One of the first steps in the application of change starts with reality.  This is what we call the how of change. If you’re honest about your current reality as a starting point, your chances of successful change are greater.  It’s a tricky topic, and sometimes difficult to accept, but it’s essential to change.

At MC4C, values aren’t a list of aspirational desires you see framed in the foyer of your offices, we believe that what you value is what you do.

If you say you value exercise, but never exercise – then that value is not true for you.  It’s not right or wrong, it just is.

If you say you love spending time gardening, but haven’t gardened in months, – that’s not a true value for you. Its not right or wrong, it just is.

If you say you value watching foreign films, but you haven’t watched one in months – that’s not a true value for you. It’s not right or wrong, it just is.

We use time as an entry point for seeing what we value:

  • What you do with your time…. What you value is what you do 
  • How you are being in this time… What you value is how you do what you do

We look for what you value in what you do and how you are being.

This outlook on values moves you beyond what is good or bad, right or wrong. It helps you to see the truth, both in your actions and inner emotional state.   

Most of us would not think that anything we perceive as negative could be of value to us. Naming some of these values is the best way to learn to see and accept what you value. 

Some examples (do what you value and be what you value):

  • If you spend time in meetings, you value meetings even if they are something you dislike or say you don’t value. (do)
  • If you spend time on the old computer application, then you value the old system regardless of what you think, feel or desire. (do)
  • If you are angry and defensive, you value anger and defensiveness. (be)
  • If you are disillusioned and confused about the change, you value it/being disillusioned or confused. (be)
  • If you are doing the new work, you value it.  If you are not doing the new work, you value that too. (do)
  • If you are avoiding the change (procrastination), you value (procrastination) avoiding the change. (be)

Look at what you do with your time related to a current change process. Regardless of whether you think it is right or wrong, see what you value and say it out aloud.

I value…” – speak out your personal value that seems negative or wrong.

Some value statements from our team:

“I value swimming in the sea daily.”  “I value snacking.”

“I value walking on the mountain.”  “I value working.”

“I value treating people with respect” “I value my own rights.”

“I value time with my family.” “I value working late and on weekends”

What happens?

Most of us would like to believe that we value only the good, the true, and the beautiful. But this perception limits our capacity to change.

Change requires the ability to see both sides of our stories. Our resistance to this is at the heart of the age-old problem of self-deception.

When designing MC4C over ten years ago, we found that the key to helping people undergo successful change, was to enable them to see their self-deception and resistance to an upcoming change. VALUE became the word that most assisted us in our quest to help people see their starting point in a change journey.

We need to develop the capacity to see both the good and the bad in what we value and do, while at the same time maintaining a constructive outlook.  

Self-deception takes us away from a realistic starting point to the change, and any current or future change becomes more difficult when you start with an incorrect assumption.

The word VALUE has come to our aid. It helps us to see what we are really doing and not what we think or feel we are doing.

Having facilitated thousands of people though the MC4C process, we have seen that this is where people get stuck. It can be difficult to accept existing values. People can get resistant and defensive, blocking change.

So, to remind you: “what you value” can also be something negative or something you think or feel you do not value.  It is okay.

Seeing value as simply an action in time and not as a belief or feeling, reduces deception.

What you value is not necessarily right or wrong, but to what you do with your time each day. Where you invest your time, is what you value. And what you are not changing, you are choosing.

This way of seeing value helps cuts through any deceptions or unrealities that relate to change.  You change by doing something new or different, not by changing an idea or a feeling.

If your business has a clear idea of what it wants to change, but has got stuck in the implementation phase, it’s time to check what you value and find the right starting place for the necessary change.

..............................

- _What to produce_:
From the text on values and change above, translate this sentence into Spanish: "Change requires the ability to see both sides of our stories."

- _The data_:
..............................

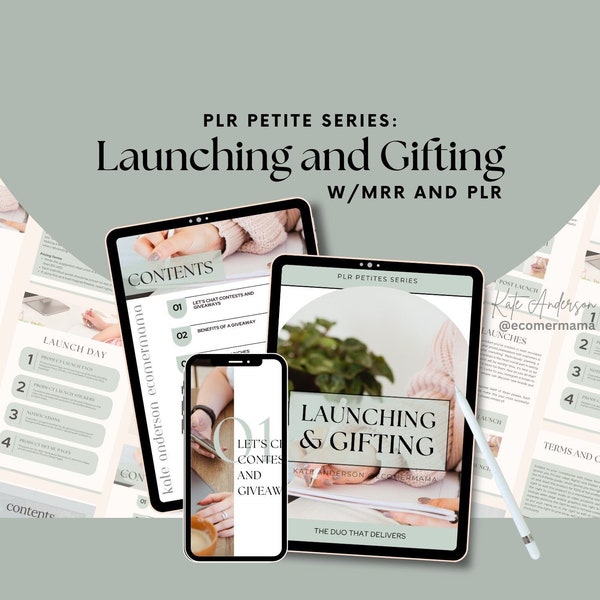 Launching and Gifting (PLR Petite Series) with Master Resell Right MRR and Private Label Rights PLR - a dfy Digital product/eBook/guide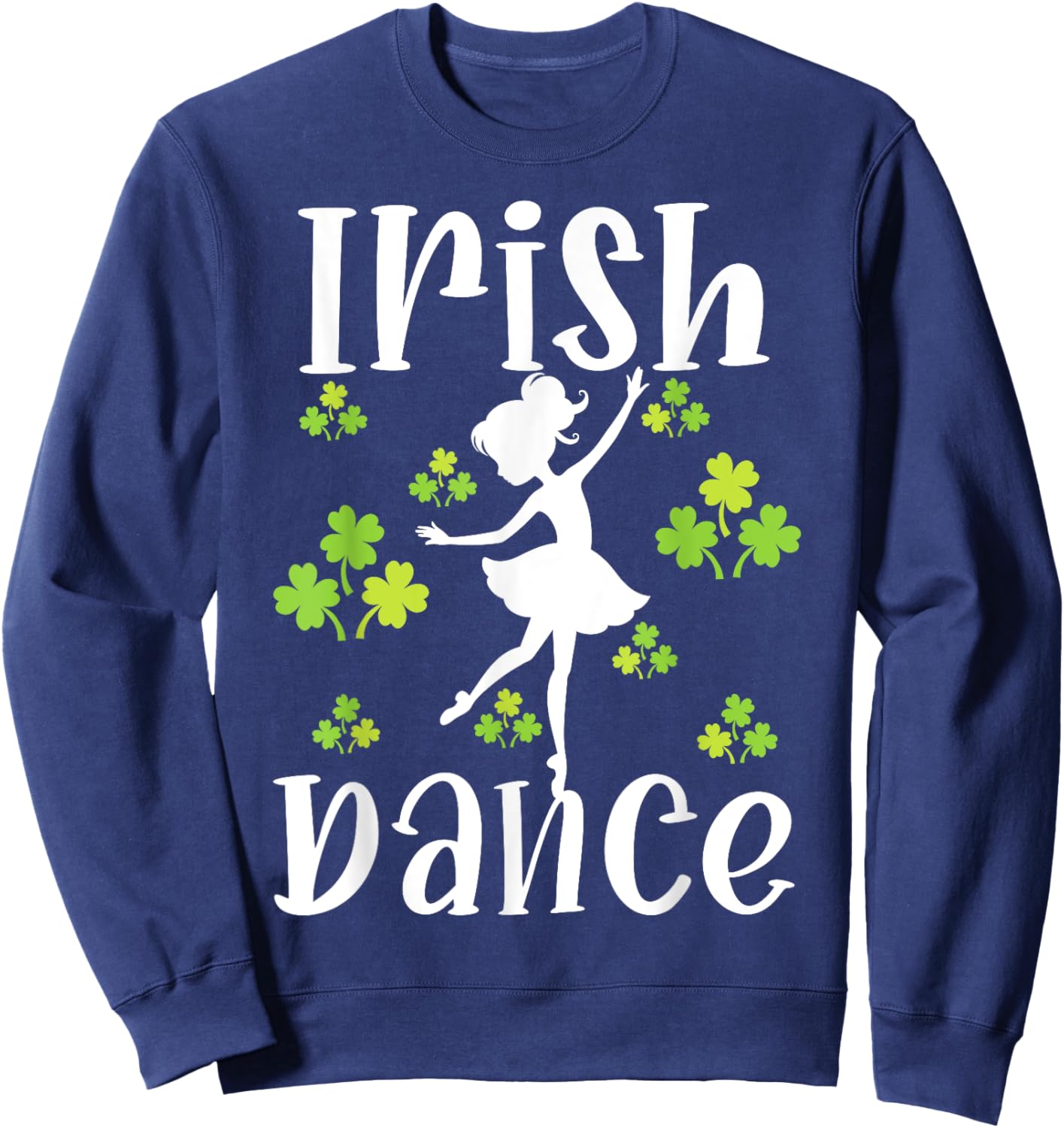 Girl Dancing Dancer Irish Dance St Patrick's Day Sweatshirt - Sweatshirt | Navy
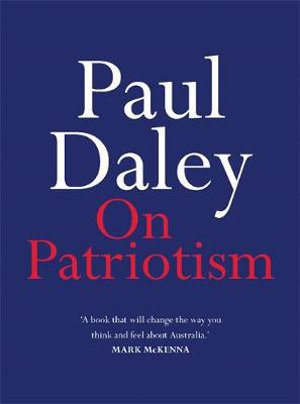 On Patriotism : On Series - Paul Daley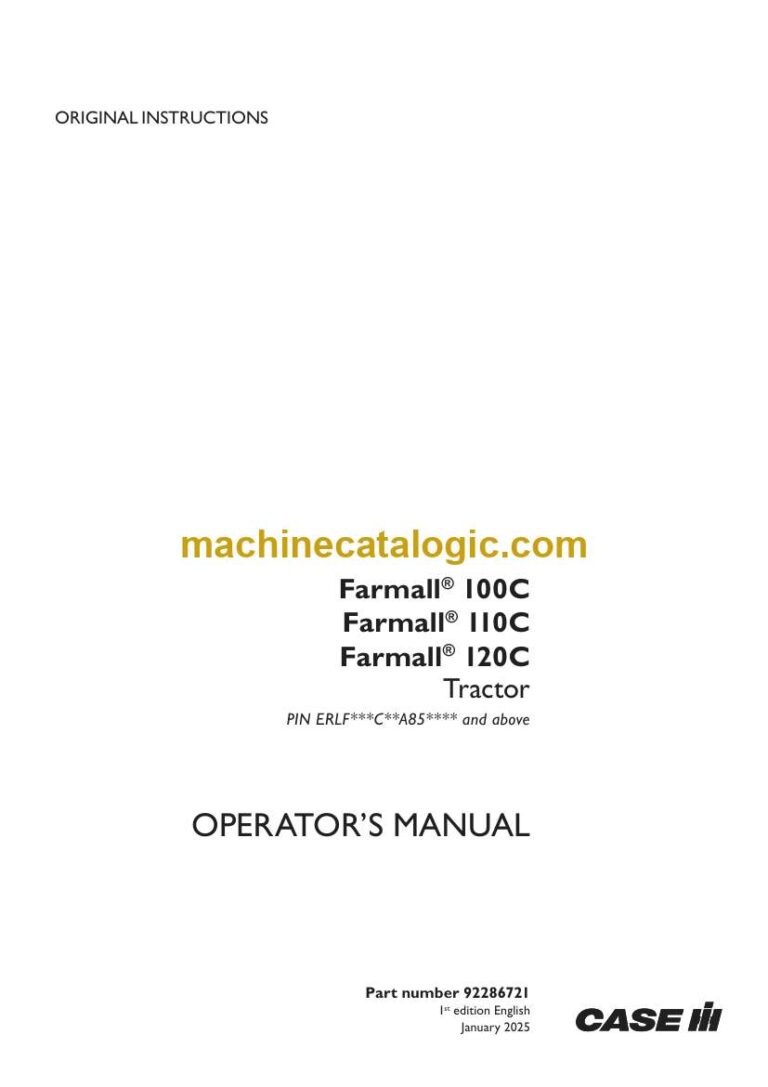 Case Farmall 100C, 110C, 120C Tractor Operator Manual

..............................

- _Result of this exercise_:
El cambio requiere la capacidad de ver ambos lados de nuestras historias.